EXERCISE INSTRUCTIONS
Your task is to filter the entries and copy every line containing the string "融合短道速滑运动员奋力冲刺的姿态".

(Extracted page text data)
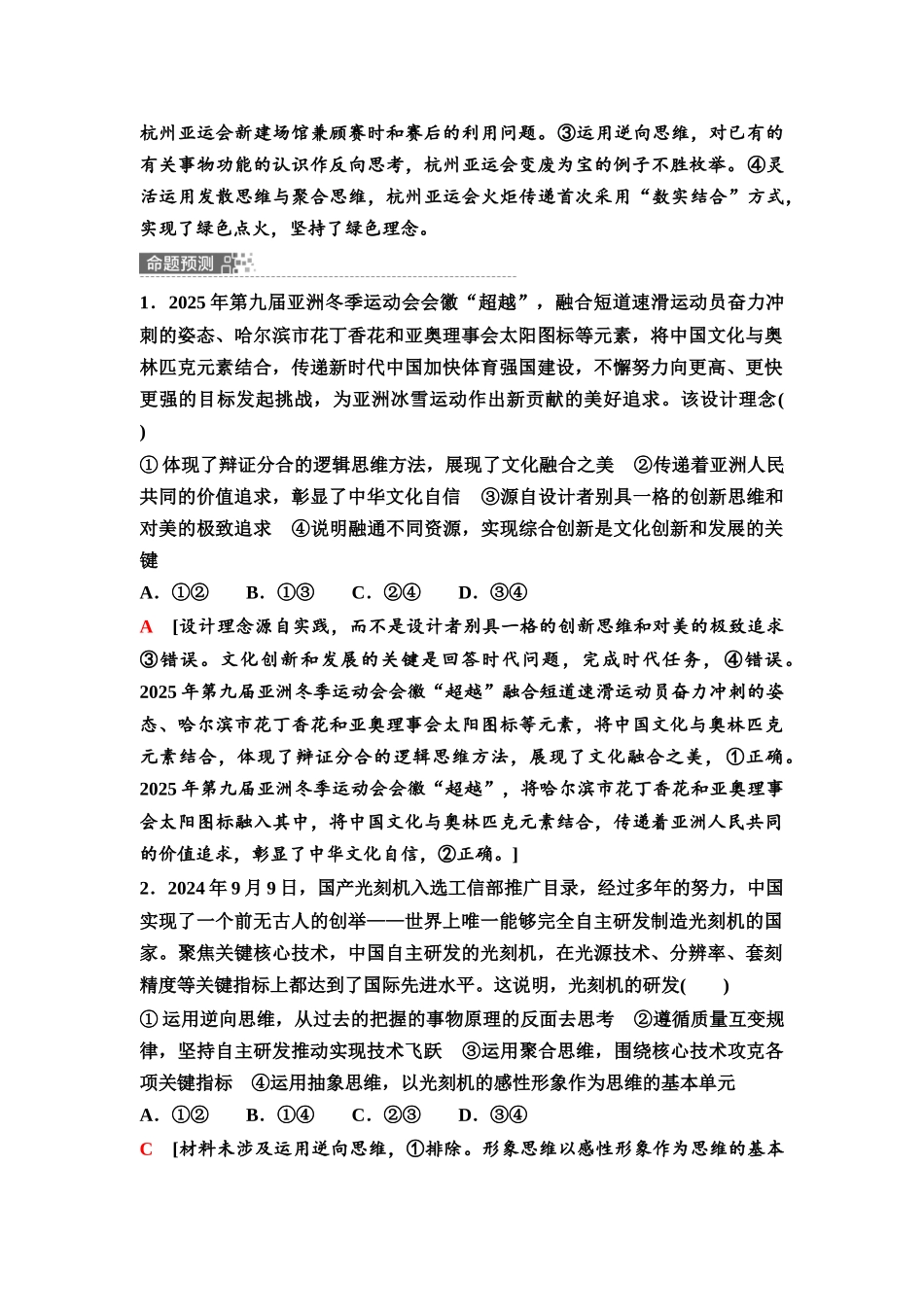 杭州亚运会新建场馆兼顾赛时和赛后的利用问题。③运用逆向思维，对已有的有关事物功能的认识作反向思考，杭州亚运会变废为宝的例子不胜枚举。④灵活运用发散思维与聚合思维，杭州亚运会火炬传递首次采用“数实结合”方式，实现了绿色点火，坚持了绿色理念。

命题预测

1．2025年第九届亚洲冬季运动会会徽“超越”，融合短道速滑运动员奋力冲刺的姿态、哈尔滨市花丁香花和亚奥理事会太阳图标等元素，将中国文化与奥林匹克元素结合，传递新时代中国加快体育强国建设，不懈努力向更高、更快更强的目标发起挑战，为亚洲冰雪运动作出新贡献的美好追求。该设计理念(　)

①体现了辩证分合的逻辑思维方法，展现了文化融合之美　②传递着亚洲人民共同的价值追求，彰显了中华文化自信　③源自设计者别具一格的创新思维和对美的极致追求　④说明融通不同资源，实现综合创新是文化创新和发展的关键

A．①②　B．①③　C．②④　D．③④

A　[设计理念源自实践，而不是设计者别具一格的创新思维和对美的极致追求③错误。文化创新和发展的关键是回答时代问题，完成时代任务，④错误。2025年第九届亚洲冬季运动会会徽“超越”融合短道速滑运动员奋力冲刺的姿态、哈尔滨市花丁香花和亚奥理事会太阳图标等元素，将中国文化与奥林匹克元素结合，体现了辩证分合的逻辑思维方法，展现了文化融合之美，①正确。2025年第九届亚洲冬季运动会会徽“超越”，将哈尔滨市花丁香花和亚奥理事会太阳图标融入其中，将中国文化与奥林匹克元素结合，传递着亚洲人民共同的价值追求，彰显了中华文化自信，②正确。]

2．2024年9月9日，国产光刻机入选工信部推广目录，经过多年的努力，中国实现了一个前无古人的创举——世界上唯一能够完全自主研发制造光刻机的国家。聚焦关键核心技术，中国自主研发的光刻机，在光源技术、分辨率、套刻精度等关键指标上都达到了国际先进水平。这说明，光刻机的研发(　　)

①运用逆向思维，从过去的把握的事物原理的反面去思考　②遵循质量互变规律，坚持自主研发推动实现技术飞跃　③运用聚合思维，围绕核心技术攻克各项关键指标　④运用抽象思维，以光刻机的感性形象作为思维的基本单元

A．①②　B．①④　C．②③　D．③④

C　[材料未涉及运用逆向思维，①排除。形象思维以感性形象作为思维的基本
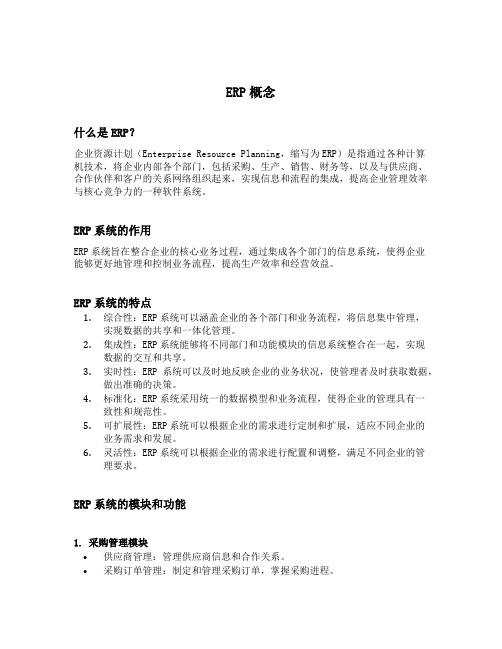 ERP 概念

什么是 ERP？

企业资源计划（Enterprise Resource Planning，缩写为 ERP）是指通过各种计算机技术，将企业内部各个部门，包括采购、生产、销售、财务等，以及与供应商、合作伙伴和客户的关系网络组织起来，实现信息和流程的集成，提高企业管理效率与核心竞争力的一种软件系统。

ERP 系统的作用

ERP 系统旨在整合企业的核心业务过程，通过集成各个部门的信息系统，使得企业能够更好地管理和控制业务流程，提高生产效率和经营效益。

ERP 系统的特点

1. 综合性：ERP 系统可以涵盖企业的各个部门和业务流程，将信息集中管理，实现数据的共享和一体化管理。
2. 集成性：ERP 系统能够将不同部门和功能模块的信息系统整合在一起，实现数据的交互和共享。
3. 实时性：ERP 系统可以及时地反映企业的业务状况，使管理者及时获取数据，做出准确的决策。
4. 标准化：ERP 系统采用统一的数据模型和业务流程，使得企业的管理具有一致性和规范性。
5. 可扩展性：ERP 系统可以根据企业的需求进行定制和扩展，适应不同企业的业务需求和发展。
6. 灵活性：ERP 系统可以根据企业的需求进行配置和调整，满足不同企业的管理要求。

ERP 系统的模块和功能

1. 采购管理模块

• 供应商管理：管理供应商信息和合作关系。
• 采购订单管理：制定和管理采购订单，掌握采购进程。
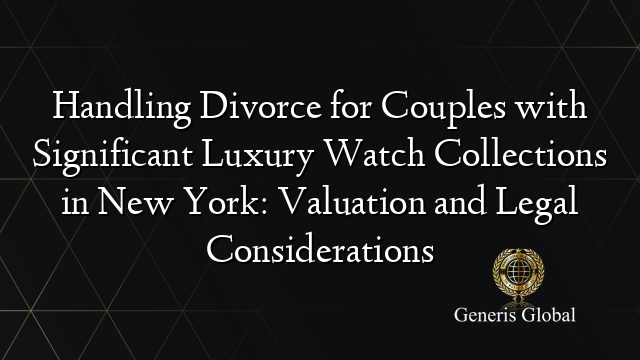 Handling Divorce for Couples with Significant Luxury Watch Collections in New York: Valuation and Legal Considerations

Generis Global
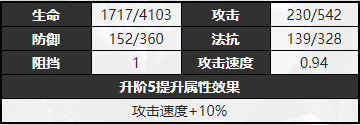 | 生命 | 1717/4103 | 攻击 | 230/542 |
|---|---|---|---|
| 防御 | 152/360 | 法抗 | 139/328 |
| 阻挡 | 1 | 攻击速度 | 0.94 |

升阶5提升属性效果

攻击速度+10%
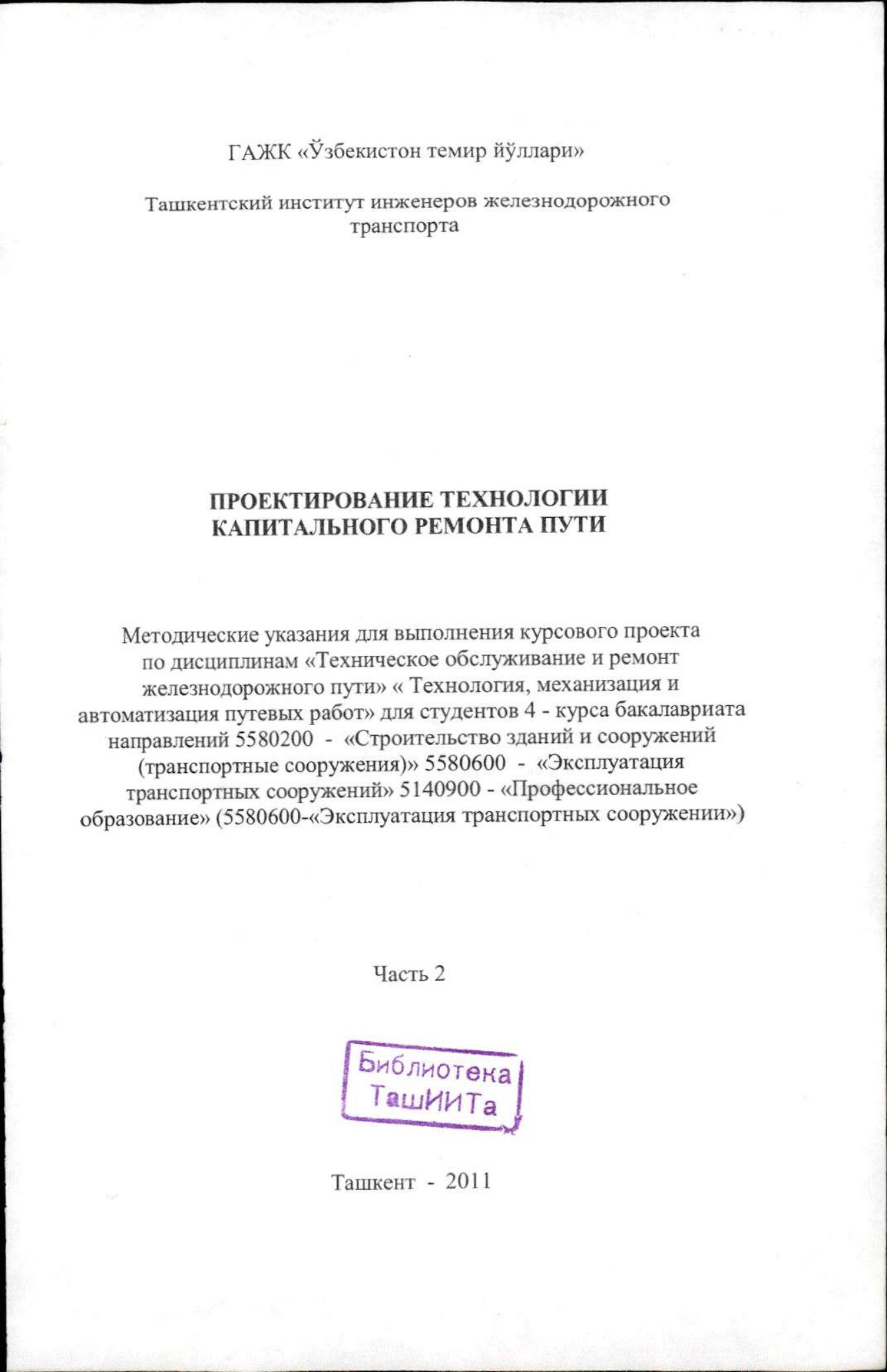 ГАЖК «Ўзбекистон темир йўллари»

Ташкентский институт инженеров железнодорожного транспорта

ПРОЕКТИРОВАНИЕ ТЕХНОЛОГИИ КАПИТАЛЬНОГО РЕМОНТА ПУТИ

Методические указания для выполнения курсового проекта по дисциплинам «Техническое обслуживание и ремонт железнодорожного пути» « Технология, механизация и автоматизация путевых работ» для студентов 4 - курса бакалавриата направлений 5580200 - «Строительство зданий и сооружений (транспортные сооружения)» 5580600 - «Эксплуатация транспортных сооружений» 5140900 - «Профессиональное образование» (5580600-«Эксплуатация транспортных сооружении»)

Часть 2

Библиотека ТашИИТа

Ташкент - 2011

WRITTEN REPLY
1．2025年第九届亚洲冬季运动会会徽“超越”，融合短道速滑运动员奋力冲刺的姿态、哈尔滨市花丁香花和亚奥理事会太阳图标等元素，将中国文化与奥林匹克元素结合，传递新时代中国加快体育强国建设，不懈努力向更高、更快更强的目标发起挑战，为亚洲冰雪运动作出新贡献的美好追求。该设计理念(　)
A　[设计理念源自实践，而不是设计者别具一格的创新思维和对美的极致追求③错误。文化创新和发展的关键是回答时代问题，完成时代任务，④错误。2025年第九届亚洲冬季运动会会徽“超越”融合短道速滑运动员奋力冲刺的姿态、哈尔滨市花丁香花和亚奥理事会太阳图标等元素，将中国文化与奥林匹克元素结合，体现了辩证分合的逻辑思维方法，展现了文化融合之美，①正确。2025年第九届亚洲冬季运动会会徽“超越”，将哈尔滨市花丁香花和亚奥理事会太阳图标融入其中，将中国文化与奥林匹克元素结合，传递着亚洲人民共同的价值追求，彰显了中华文化自信，②正确。]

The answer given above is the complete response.